The SCAF junta is openly asserting its full control of Egyptian political life. It is seizing the legislative and budgetary powers it handed over to the Islamist-dominated parliament in January and taking over the drafting the constitution. Only one day before the coup, the junta issued a decree allowing the police, the military and state intelligence forces to arrest civilians.

These measures show that the “democratic transition” was a ruse to hide the army’s dominant role in defending the social privileges of the ruling elite—first and foremost, Egypt’s generals. The goal from the day of dictator Hosni Mubarak’s resignation was to defend Egyptian capitalism and imperialist rule in the Middle East against the threat posed by the most powerful revolutionary movement of the working class in decades.

With the coup, the generals are trying to create an atmosphere of unchallenged military authority and avoid a repetition of the situation in the early weeks of the revolution, when they felt they could not rely on the soldiers to obey orders to crush mass protests of the working class.

The main target of the coup is not the official political opposition—neither the Islamists, who dominated the dissolved parliament, nor the liberal and petty-bourgeois “left” groups—but the main force behind the Egyptian revolution: the proletariat.

The generals will deal ruthlessly with renewed strikes and protests by the working class. The coup sets the stage for a confrontation between the junta and the working class, which can defend itself only on the basis of a struggle to overthrow the junta and the capitalist class whose interests it serves.
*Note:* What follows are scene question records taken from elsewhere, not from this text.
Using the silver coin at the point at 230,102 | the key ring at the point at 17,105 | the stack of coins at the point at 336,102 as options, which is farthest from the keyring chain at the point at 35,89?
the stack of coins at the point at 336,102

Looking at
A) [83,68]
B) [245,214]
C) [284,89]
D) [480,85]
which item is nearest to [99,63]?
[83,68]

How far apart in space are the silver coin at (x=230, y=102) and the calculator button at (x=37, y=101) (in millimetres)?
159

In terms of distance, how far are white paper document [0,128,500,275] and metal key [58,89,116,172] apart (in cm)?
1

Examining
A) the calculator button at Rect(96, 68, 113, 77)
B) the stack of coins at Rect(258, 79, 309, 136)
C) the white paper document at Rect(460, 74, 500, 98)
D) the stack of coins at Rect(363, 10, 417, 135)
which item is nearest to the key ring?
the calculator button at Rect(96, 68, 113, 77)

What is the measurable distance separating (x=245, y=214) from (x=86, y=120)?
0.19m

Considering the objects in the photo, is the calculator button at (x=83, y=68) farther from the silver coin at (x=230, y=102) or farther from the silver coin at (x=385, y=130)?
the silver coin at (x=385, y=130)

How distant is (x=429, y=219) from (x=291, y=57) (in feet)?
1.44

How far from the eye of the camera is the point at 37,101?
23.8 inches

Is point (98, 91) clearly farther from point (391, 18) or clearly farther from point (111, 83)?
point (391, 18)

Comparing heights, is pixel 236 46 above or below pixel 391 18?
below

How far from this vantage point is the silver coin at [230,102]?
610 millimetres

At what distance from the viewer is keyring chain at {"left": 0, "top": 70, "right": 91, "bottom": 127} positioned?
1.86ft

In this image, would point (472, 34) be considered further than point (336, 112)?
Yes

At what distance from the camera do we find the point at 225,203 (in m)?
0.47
The pseudo-left forces like the Socialist Popular Alliance (SPA), the Egyptian Socialist Party, the Communist Party of Egypt, and the Revolutionary Socialists (RS) stand exposed as tools of US imperialism and the junta. They insisted that workers could fight for the basic demands of the revolution within the framework of the institutions created by the junta. They opposed the development of a revolutionary struggle by the working class to overthrow the junta and fight for socialism.

After SCAF took power, they claimed, in the words of RS member Mustafa Omar, that Mubarak’s generals would “reform the political and economic system, allowing it to become more democratic and less oppressive.” When the working class moved against SCAF and raised the popular demand for a “second revolution,” they opposed it.
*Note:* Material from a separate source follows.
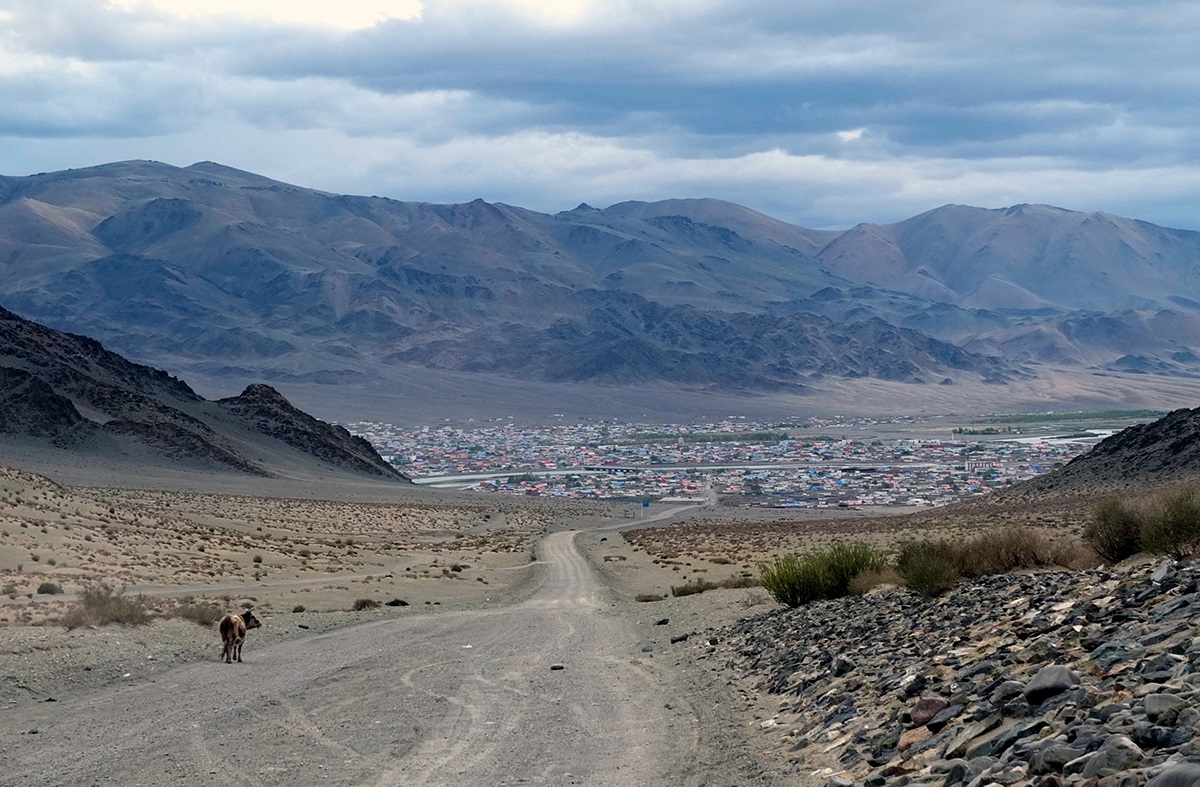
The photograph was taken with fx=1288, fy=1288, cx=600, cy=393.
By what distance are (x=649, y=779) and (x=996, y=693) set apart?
3.31 meters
Most of the pseudo-left parties signed the so-called “pledge document” presented to the presidential candidates, which swore allegiance to the 1971 Egyptian constitution and explicitly endorsed the army’s role in the country’s political life. These parties gave their imprimatur to the underpinnings of the junta’s rule only days before the coup.

To fight the counterrevolution, the working class must take the road of mass political struggle against the Egyptian capitalist state, in opposition to all attempts to conciliate with the coup plotters in the Egyptian army staff and their imperialist advisors. This entails a determined political struggle for Marxism to shatter the influence of the pseudo-left apologists for the junta’s “democratic transition.”
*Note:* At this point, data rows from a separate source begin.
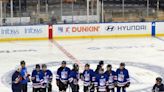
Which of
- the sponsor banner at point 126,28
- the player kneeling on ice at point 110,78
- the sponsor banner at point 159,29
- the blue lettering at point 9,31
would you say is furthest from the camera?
the sponsor banner at point 159,29

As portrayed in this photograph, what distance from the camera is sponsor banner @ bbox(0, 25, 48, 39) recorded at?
76.3 ft

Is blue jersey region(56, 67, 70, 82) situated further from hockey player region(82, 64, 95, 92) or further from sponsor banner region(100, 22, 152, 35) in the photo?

The military coup poses most clearly the question of state power. None of the demands that impelled the Egyptian working class onto the road of revolution in January last year—for political freedom, social equality, and an end to poverty―can be satisfied without smashing the power of the junta and replacing it with a state power controlled by the working class itself.

Events have vindicated the perspective of Permanent Revolution fought for by the Trotskyist movement, the International Committee of the Fourth International, which insists that basic democratic rights can be secured only through socialist revolution and the establishment of workers’ power, as part of the fight for the United Socialist States of the Middle East. These events have underscored that the central issue confronting the Egyptian working class is the building of a new, revolutionary leadership based on this perspective, i.e., an Egyptian section of the ICFI.